--- Data shown Enclosed Below ---

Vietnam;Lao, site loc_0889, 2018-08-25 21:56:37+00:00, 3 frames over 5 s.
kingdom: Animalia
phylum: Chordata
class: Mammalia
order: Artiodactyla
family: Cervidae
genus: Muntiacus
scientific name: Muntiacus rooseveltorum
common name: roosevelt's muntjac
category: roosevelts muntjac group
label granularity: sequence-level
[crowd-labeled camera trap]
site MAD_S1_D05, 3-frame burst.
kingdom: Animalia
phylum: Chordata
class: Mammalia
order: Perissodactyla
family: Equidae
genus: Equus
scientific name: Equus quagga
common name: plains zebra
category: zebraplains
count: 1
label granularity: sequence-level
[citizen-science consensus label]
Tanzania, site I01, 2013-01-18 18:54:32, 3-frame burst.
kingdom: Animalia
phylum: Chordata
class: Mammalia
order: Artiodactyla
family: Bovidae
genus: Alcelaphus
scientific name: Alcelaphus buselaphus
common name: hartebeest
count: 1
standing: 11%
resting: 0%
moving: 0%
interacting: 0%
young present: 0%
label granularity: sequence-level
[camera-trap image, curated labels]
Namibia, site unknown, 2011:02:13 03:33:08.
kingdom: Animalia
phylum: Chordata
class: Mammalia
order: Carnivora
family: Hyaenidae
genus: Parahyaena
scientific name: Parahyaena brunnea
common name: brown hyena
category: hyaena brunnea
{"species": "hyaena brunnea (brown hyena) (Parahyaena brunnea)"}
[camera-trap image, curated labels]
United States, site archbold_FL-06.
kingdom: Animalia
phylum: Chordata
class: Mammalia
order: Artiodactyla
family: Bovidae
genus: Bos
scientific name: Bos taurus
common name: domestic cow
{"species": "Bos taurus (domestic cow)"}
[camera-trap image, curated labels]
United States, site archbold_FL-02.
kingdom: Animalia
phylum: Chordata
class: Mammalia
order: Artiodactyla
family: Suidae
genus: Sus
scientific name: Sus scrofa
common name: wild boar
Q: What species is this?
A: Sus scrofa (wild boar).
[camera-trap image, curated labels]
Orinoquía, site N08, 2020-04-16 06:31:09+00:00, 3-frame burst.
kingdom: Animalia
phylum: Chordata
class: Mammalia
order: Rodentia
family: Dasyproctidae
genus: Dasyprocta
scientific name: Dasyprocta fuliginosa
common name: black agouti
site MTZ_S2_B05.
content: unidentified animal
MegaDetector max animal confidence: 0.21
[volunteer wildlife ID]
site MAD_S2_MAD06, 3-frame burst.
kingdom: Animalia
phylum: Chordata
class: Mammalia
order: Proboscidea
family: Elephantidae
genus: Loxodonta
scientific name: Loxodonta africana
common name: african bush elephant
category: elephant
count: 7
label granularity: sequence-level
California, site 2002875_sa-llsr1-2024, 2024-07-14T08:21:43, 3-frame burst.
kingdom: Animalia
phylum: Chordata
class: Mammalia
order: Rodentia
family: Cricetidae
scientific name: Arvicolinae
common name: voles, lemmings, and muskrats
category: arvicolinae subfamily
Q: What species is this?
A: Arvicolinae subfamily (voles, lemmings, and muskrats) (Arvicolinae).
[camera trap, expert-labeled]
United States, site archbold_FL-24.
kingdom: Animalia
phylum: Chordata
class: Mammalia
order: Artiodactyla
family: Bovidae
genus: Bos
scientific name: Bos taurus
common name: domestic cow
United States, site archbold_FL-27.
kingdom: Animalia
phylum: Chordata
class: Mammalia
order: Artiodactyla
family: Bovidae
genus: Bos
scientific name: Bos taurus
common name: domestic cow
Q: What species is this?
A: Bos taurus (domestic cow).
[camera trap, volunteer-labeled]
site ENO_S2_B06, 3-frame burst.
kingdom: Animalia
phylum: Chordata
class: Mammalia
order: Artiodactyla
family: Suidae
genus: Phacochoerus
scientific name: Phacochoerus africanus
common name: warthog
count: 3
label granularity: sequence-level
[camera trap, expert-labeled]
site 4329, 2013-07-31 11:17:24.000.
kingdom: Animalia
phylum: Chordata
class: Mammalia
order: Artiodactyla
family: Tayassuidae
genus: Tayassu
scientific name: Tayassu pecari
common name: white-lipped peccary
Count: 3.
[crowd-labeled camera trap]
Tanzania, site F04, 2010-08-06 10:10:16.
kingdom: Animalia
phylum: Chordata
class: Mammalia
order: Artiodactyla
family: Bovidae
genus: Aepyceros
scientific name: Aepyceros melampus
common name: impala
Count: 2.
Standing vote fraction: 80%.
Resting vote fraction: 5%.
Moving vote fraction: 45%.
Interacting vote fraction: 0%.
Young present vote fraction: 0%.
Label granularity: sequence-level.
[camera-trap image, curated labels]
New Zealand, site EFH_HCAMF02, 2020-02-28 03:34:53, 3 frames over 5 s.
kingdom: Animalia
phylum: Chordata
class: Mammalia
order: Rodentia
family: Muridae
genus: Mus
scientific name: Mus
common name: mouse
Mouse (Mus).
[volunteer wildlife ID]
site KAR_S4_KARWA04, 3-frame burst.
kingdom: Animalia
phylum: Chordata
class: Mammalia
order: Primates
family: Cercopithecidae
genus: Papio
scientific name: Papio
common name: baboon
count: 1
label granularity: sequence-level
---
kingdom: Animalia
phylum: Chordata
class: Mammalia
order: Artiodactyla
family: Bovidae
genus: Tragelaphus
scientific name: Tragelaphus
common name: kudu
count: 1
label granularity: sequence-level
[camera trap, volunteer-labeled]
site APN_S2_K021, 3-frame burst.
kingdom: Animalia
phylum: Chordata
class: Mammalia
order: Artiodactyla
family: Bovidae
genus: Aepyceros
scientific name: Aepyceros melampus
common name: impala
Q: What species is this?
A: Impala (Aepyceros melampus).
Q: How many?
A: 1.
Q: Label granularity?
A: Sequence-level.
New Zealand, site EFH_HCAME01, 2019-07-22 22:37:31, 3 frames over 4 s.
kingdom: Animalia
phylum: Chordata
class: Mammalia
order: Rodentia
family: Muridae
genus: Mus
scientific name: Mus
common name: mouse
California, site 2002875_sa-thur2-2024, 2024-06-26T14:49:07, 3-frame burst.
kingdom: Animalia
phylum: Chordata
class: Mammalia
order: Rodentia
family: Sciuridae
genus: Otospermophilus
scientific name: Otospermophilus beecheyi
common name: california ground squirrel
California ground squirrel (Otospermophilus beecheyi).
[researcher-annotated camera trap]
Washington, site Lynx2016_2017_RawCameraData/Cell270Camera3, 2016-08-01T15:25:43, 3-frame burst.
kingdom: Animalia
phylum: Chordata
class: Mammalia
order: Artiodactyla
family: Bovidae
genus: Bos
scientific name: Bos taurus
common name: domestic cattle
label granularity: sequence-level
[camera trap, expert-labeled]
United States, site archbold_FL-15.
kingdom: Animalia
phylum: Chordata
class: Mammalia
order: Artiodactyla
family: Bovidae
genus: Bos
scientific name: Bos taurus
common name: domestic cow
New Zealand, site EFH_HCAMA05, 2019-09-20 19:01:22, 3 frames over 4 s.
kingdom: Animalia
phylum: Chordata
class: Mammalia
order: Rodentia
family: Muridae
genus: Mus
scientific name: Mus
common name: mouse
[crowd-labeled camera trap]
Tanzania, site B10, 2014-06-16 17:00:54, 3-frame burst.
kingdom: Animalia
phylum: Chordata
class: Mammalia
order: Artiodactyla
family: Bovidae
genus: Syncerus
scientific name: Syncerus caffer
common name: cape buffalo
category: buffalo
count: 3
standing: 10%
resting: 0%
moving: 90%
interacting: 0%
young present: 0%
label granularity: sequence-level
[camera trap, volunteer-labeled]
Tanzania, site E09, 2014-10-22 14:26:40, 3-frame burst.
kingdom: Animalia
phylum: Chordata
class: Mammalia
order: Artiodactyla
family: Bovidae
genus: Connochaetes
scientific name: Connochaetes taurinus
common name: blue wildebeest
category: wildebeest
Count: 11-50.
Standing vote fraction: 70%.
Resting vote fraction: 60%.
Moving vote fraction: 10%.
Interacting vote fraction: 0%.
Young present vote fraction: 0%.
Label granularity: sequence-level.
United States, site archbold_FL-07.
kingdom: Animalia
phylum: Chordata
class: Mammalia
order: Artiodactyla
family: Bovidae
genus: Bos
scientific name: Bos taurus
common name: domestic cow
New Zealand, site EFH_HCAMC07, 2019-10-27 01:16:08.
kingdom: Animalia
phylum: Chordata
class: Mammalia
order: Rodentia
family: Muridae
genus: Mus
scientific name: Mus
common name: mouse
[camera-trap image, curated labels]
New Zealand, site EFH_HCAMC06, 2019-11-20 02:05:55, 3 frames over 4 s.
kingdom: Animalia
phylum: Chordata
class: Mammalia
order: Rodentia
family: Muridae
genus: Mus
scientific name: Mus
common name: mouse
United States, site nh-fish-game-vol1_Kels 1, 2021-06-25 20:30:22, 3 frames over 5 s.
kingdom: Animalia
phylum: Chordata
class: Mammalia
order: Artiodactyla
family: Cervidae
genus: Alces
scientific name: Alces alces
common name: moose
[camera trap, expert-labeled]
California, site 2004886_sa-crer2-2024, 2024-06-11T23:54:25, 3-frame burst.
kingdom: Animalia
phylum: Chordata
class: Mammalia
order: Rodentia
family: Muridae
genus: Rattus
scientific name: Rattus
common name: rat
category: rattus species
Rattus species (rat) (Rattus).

--- End of Enclosed Data shown ---

Task prompt :: Begin with the first line of the records and reproduce each line as is, ending with the line that holds "order: Perissodactyla".

Written solution ::
Vietnam;Lao, site loc_0889, 2018-08-25 21:56:37+00:00, 3 frames over 5 s.
kingdom: Animalia
phylum: Chordata
class: Mammalia
order: Artiodactyla
family: Cervidae
genus: Muntiacus
scientific name: Muntiacus rooseveltorum
common name: roosevelt's muntjac
category: roosevelts muntjac group
label granularity: sequence-level
[crowd-labeled camera trap]
site MAD_S1_D05, 3-frame burst.
kingdom: Animalia
phylum: Chordata
class: Mammalia
order: Perissodactyla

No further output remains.